* _DATASET CONTENT_:
== Segment start ==

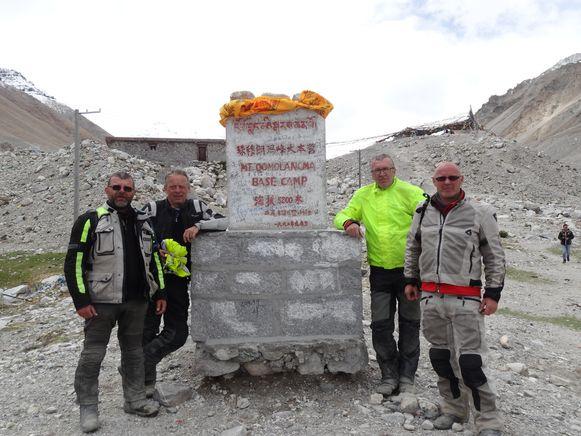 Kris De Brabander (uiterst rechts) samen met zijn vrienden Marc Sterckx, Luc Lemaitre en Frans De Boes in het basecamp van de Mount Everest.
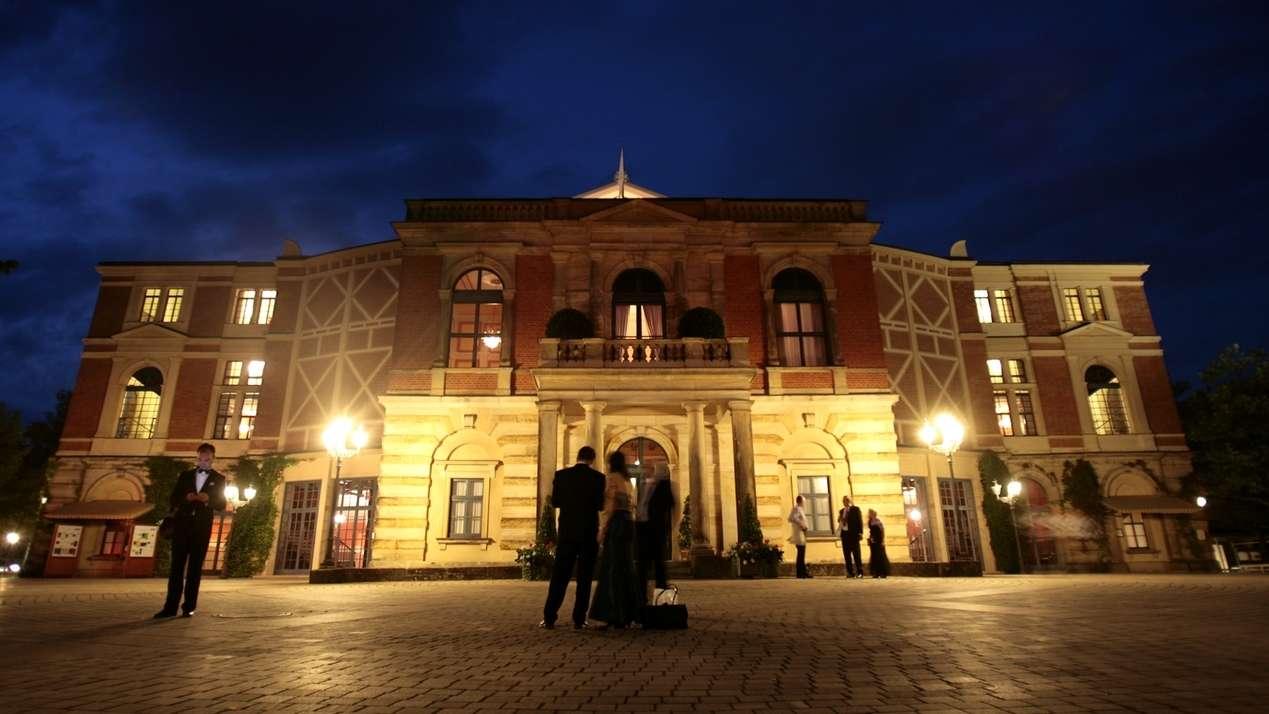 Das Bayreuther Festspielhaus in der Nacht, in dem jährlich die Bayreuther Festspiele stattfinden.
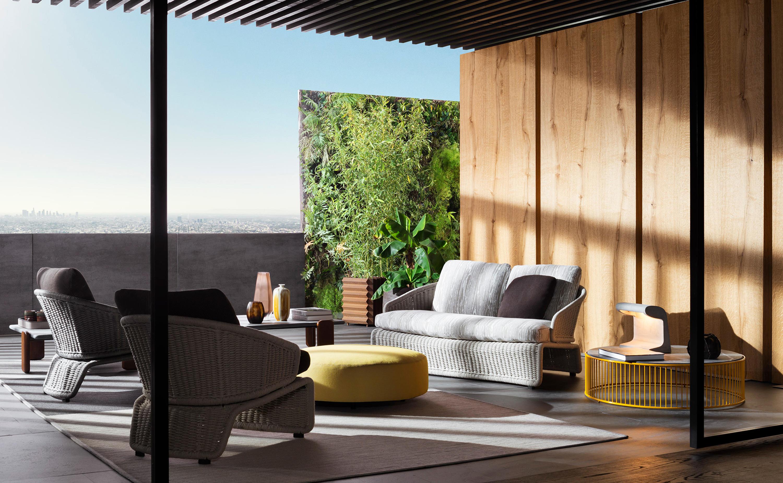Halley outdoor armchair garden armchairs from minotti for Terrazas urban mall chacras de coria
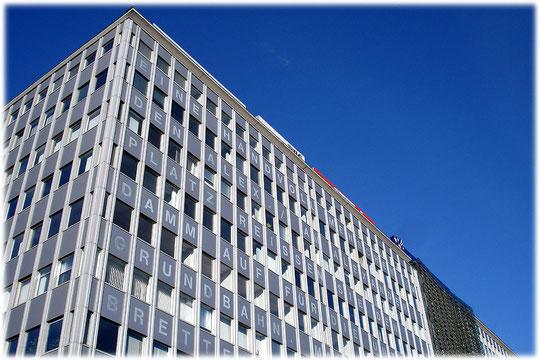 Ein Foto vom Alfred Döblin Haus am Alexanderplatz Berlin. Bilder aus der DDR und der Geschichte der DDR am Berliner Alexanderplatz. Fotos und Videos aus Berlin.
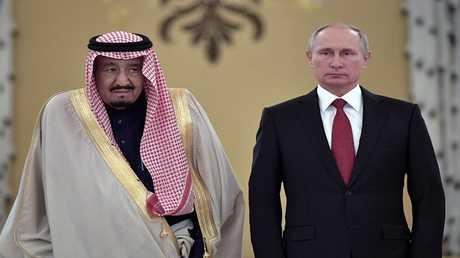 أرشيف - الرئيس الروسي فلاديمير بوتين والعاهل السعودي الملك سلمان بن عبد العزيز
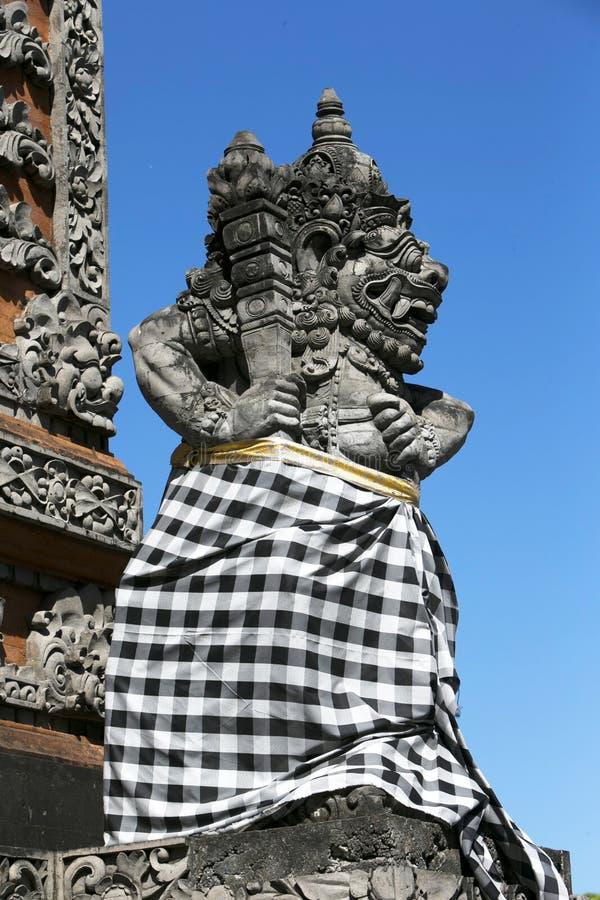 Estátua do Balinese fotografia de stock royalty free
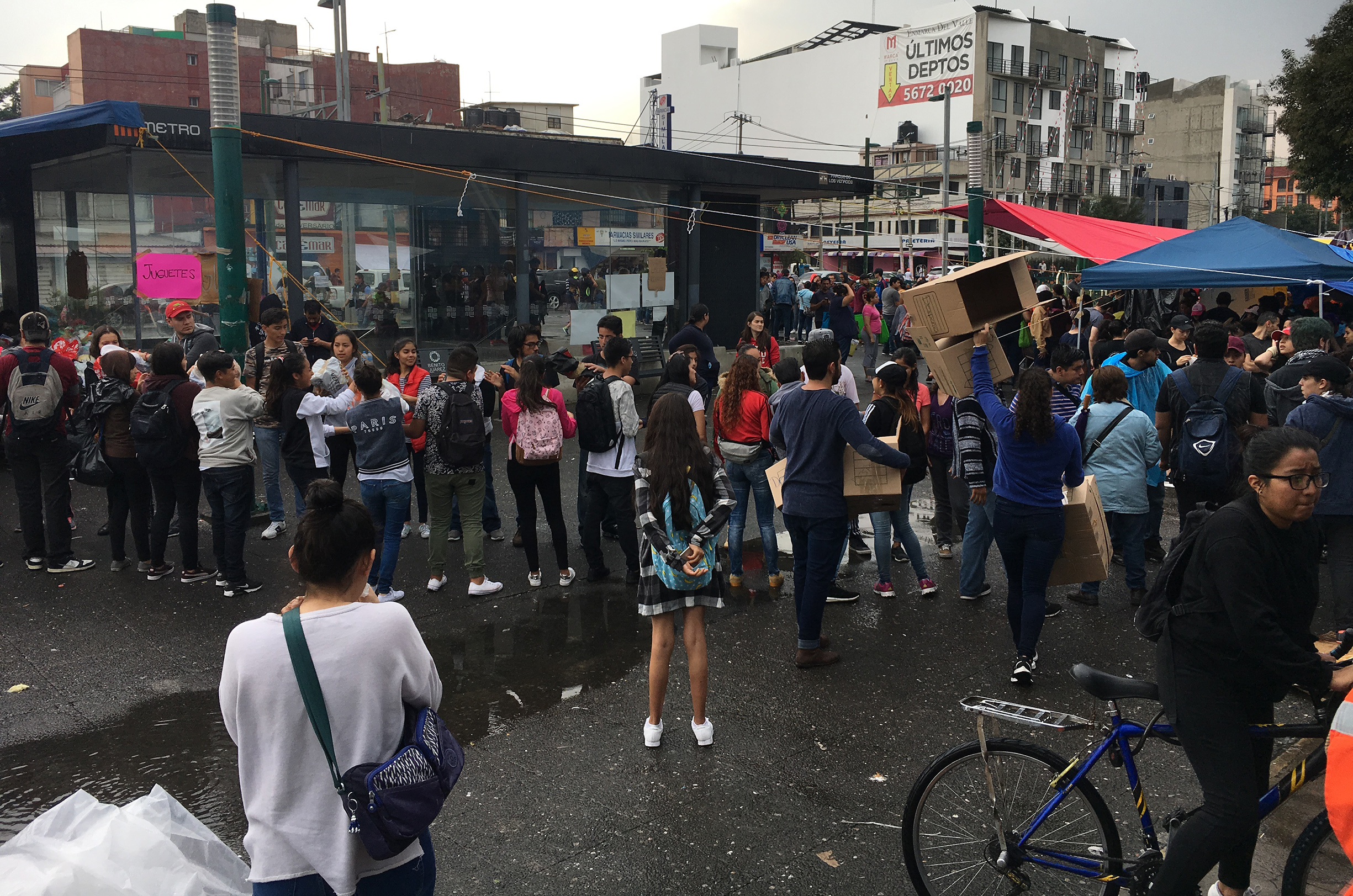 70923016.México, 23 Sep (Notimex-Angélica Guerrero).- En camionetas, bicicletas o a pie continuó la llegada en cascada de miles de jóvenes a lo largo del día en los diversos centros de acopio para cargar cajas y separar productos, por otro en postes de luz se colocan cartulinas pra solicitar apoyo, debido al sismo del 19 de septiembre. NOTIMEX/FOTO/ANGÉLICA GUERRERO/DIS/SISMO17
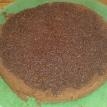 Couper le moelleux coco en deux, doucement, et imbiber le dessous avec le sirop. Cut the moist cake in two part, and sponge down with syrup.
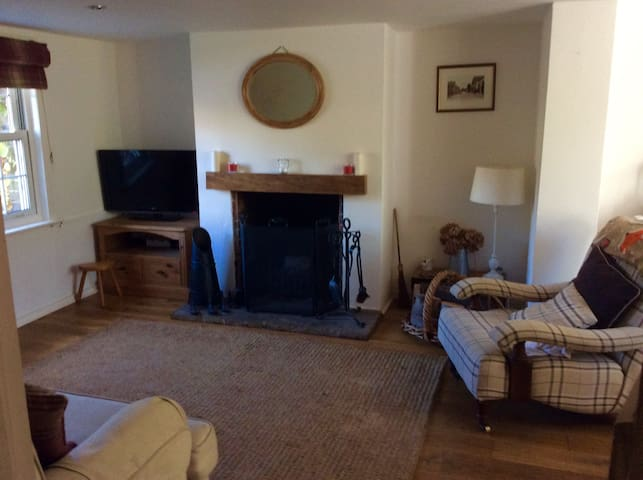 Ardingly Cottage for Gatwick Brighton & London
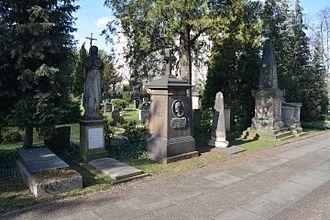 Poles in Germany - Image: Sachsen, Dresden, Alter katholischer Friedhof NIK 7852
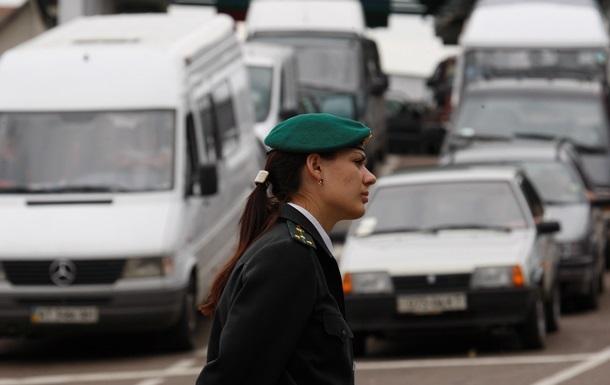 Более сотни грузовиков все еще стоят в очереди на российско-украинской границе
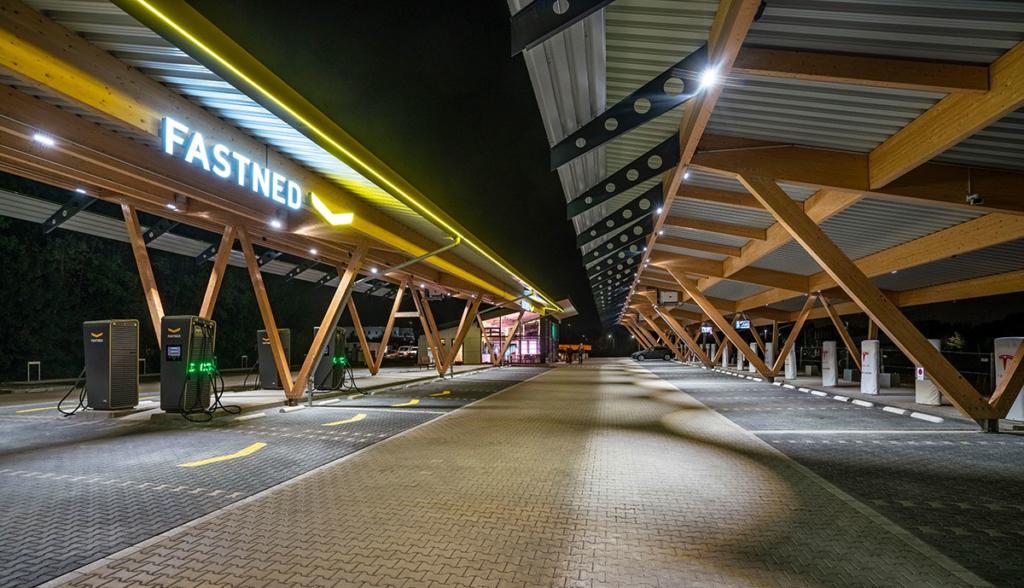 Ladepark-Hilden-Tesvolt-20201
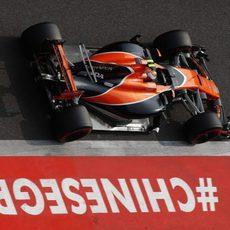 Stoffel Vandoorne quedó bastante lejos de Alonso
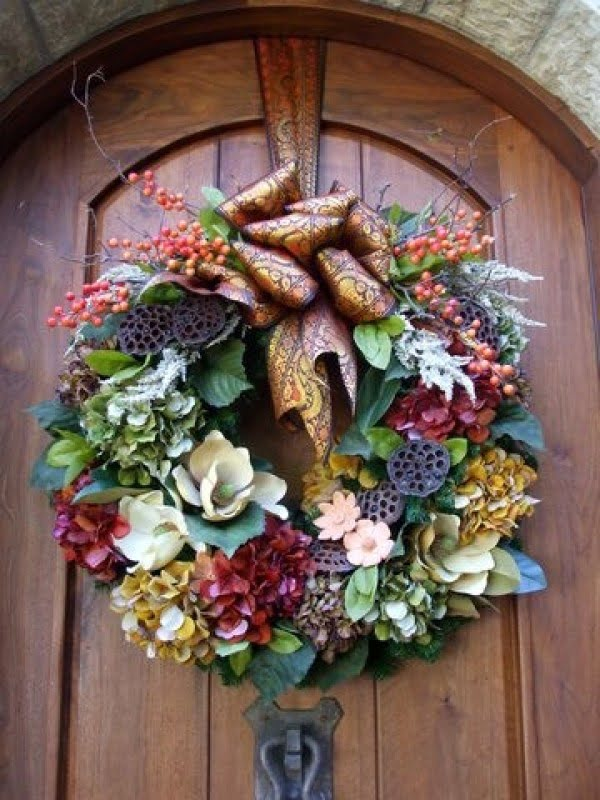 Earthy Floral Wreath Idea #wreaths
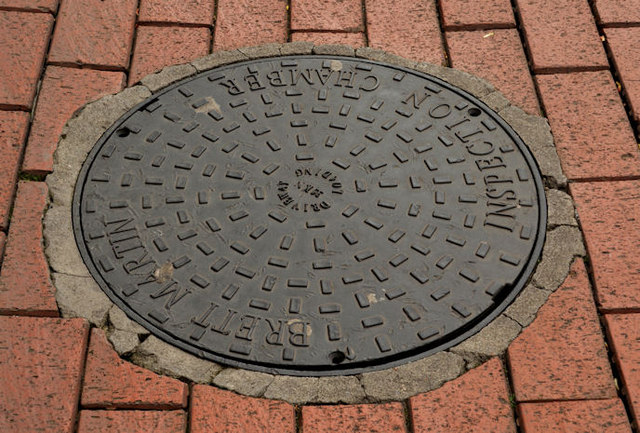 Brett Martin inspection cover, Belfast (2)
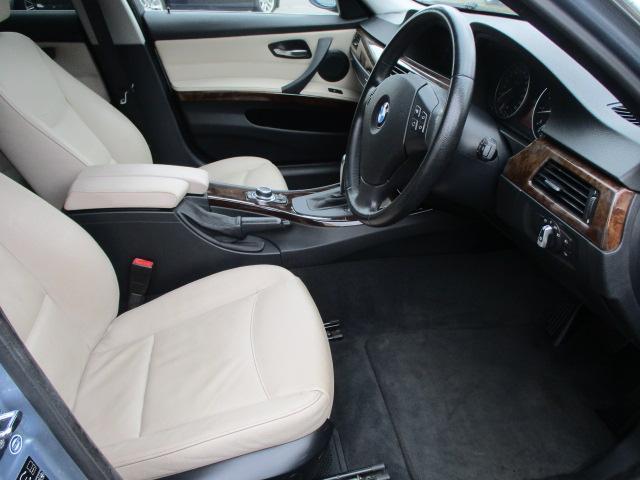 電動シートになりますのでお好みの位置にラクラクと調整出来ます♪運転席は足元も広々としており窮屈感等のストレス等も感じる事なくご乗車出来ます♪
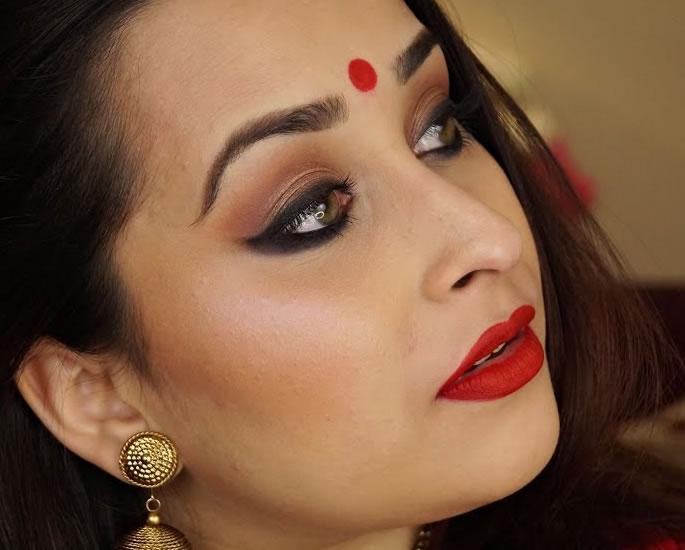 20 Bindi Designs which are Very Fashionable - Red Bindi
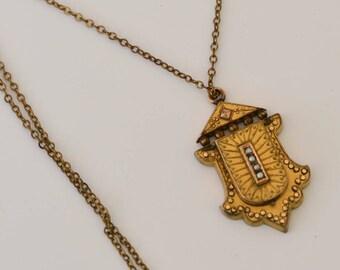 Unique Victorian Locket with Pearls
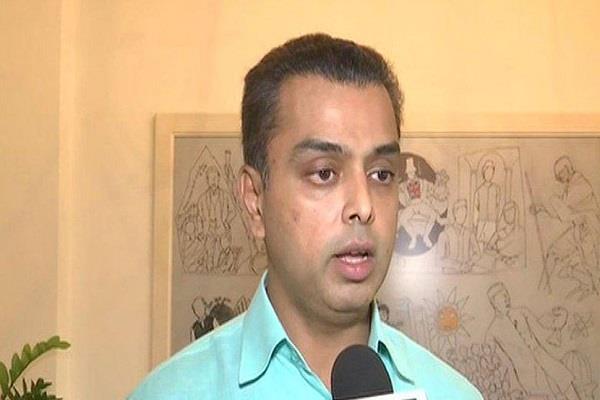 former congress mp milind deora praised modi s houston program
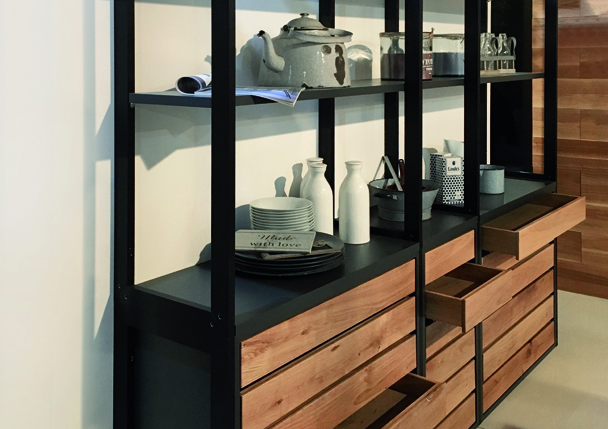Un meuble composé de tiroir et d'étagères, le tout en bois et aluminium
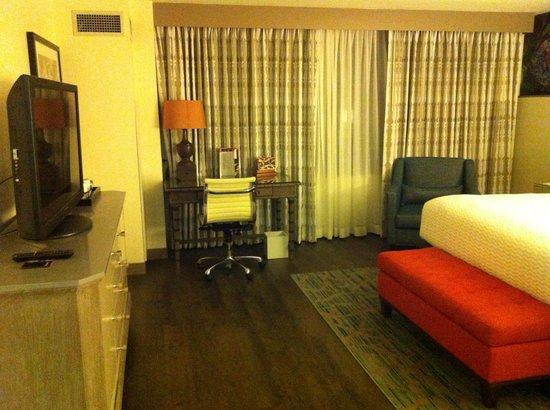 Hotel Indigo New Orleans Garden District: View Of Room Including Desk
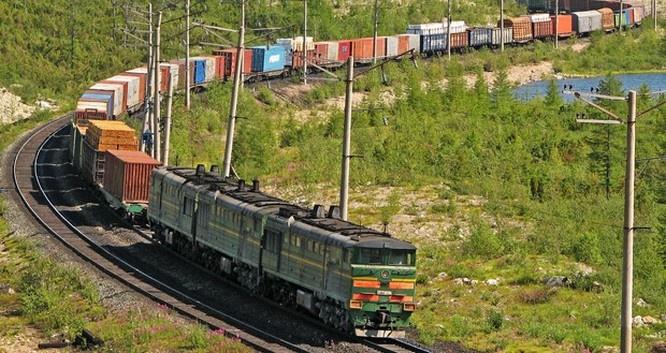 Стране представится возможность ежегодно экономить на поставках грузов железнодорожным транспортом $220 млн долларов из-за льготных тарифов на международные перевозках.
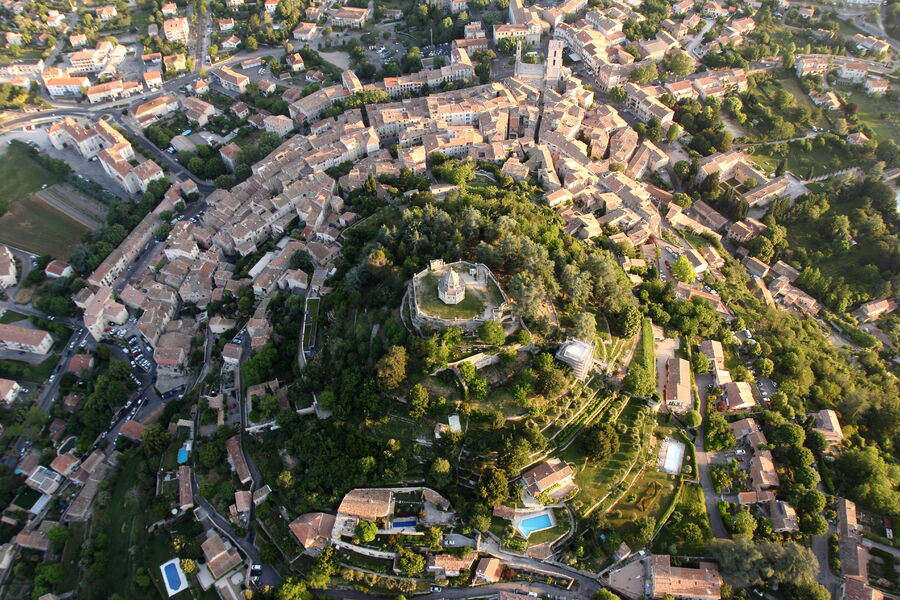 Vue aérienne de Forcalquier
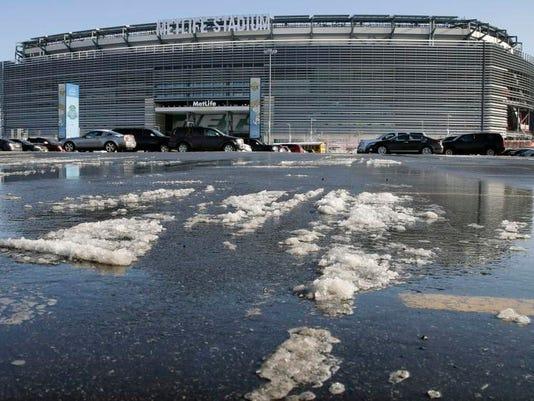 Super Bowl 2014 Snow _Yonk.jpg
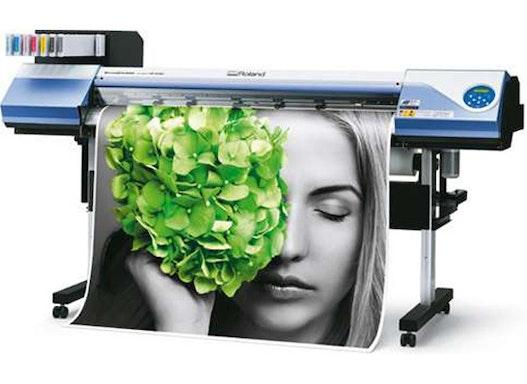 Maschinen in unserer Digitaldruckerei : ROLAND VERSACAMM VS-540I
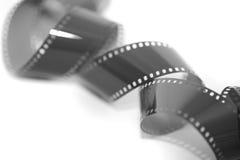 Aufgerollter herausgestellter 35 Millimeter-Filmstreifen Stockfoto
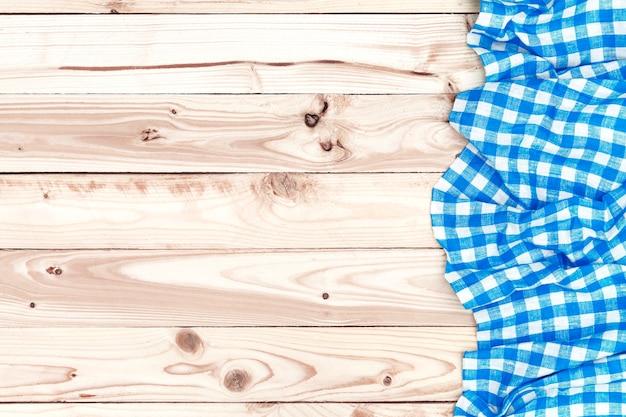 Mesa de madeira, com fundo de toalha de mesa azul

== Segment end ==

* _TASK_: If an entry contains a picture, skip the picture and reproduce everything else exactly.

* _EXERCISE RESPONSE_:
 Kris De Brabander (uiterst rechts) samen met zijn vrienden Marc Sterckx, Luc Lemaitre en Frans De Boes in het basecamp van de Mount Everest.
 Das Bayreuther Festspielhaus in der Nacht, in dem jährlich die Bayreuther Festspiele stattfinden.
Halley outdoor armchair garden armchairs from minotti for Terrazas urban mall chacras de coria
 Ein Foto vom Alfred Döblin Haus am Alexanderplatz Berlin. Bilder aus der DDR und der Geschichte der DDR am Berliner Alexanderplatz. Fotos und Videos aus Berlin.
 أرشيف - الرئيس الروسي فلاديمير بوتين والعاهل السعودي الملك سلمان بن عبد العزيز
 Estátua do Balinese fotografia de stock royalty free
 70923016.México, 23 Sep (Notimex-Angélica Guerrero).- En camionetas, bicicletas o a pie continuó la llegada en cascada de miles de jóvenes a lo largo del día en los diversos centros de acopio para cargar cajas y separar productos, por otro en postes de luz se colocan cartulinas pra solicitar apoyo, debido al sismo del 19 de septiembre. NOTIMEX/FOTO/ANGÉLICA GUERRERO/DIS/SISMO17
 Couper le moelleux coco en deux, doucement, et imbiber le dessous avec le sirop. Cut the moist cake in two part, and sponge down with syrup.
 Ardingly Cottage for Gatwick Brighton & London
 Poles in Germany - Image: Sachsen, Dresden, Alter katholischer Friedhof NIK 7852
 Более сотни грузовиков все еще стоят в очереди на российско-украинской границе
 Ladepark-Hilden-Tesvolt-20201
 Stoffel Vandoorne quedó bastante lejos de Alonso
 Earthy Floral Wreath Idea #wreaths
 Brett Martin inspection cover, Belfast (2)
 電動シートになりますのでお好みの位置にラクラクと調整出来ます♪運転席は足元も広々としており窮屈感等のストレス等も感じる事なくご乗車出来ます♪
 20 Bindi Designs which are Very Fashionable - Red Bindi
 Unique Victorian Locket with Pearls
 former congress mp milind deora praised modi s houston program
Un meuble composé de tiroir et d'étagères, le tout en bois et aluminium
 Hotel Indigo New Orleans Garden District: View Of Room Including Desk
 Стране представится возможность ежегодно экономить на поставках грузов железнодорожным транспортом $220 млн долларов из-за льготных тарифов на международные перевозках.
 Vue aérienne de Forcalquier
 Super Bowl 2014 Snow _Yonk.jpg
 Maschinen in unserer Digitaldruckerei : ROLAND VERSACAMM VS-540I
 Aufgerollter herausgestellter 35 Millimeter-Filmstreifen Stockfoto
 Mesa de madeira, com fundo de toalha de mesa azul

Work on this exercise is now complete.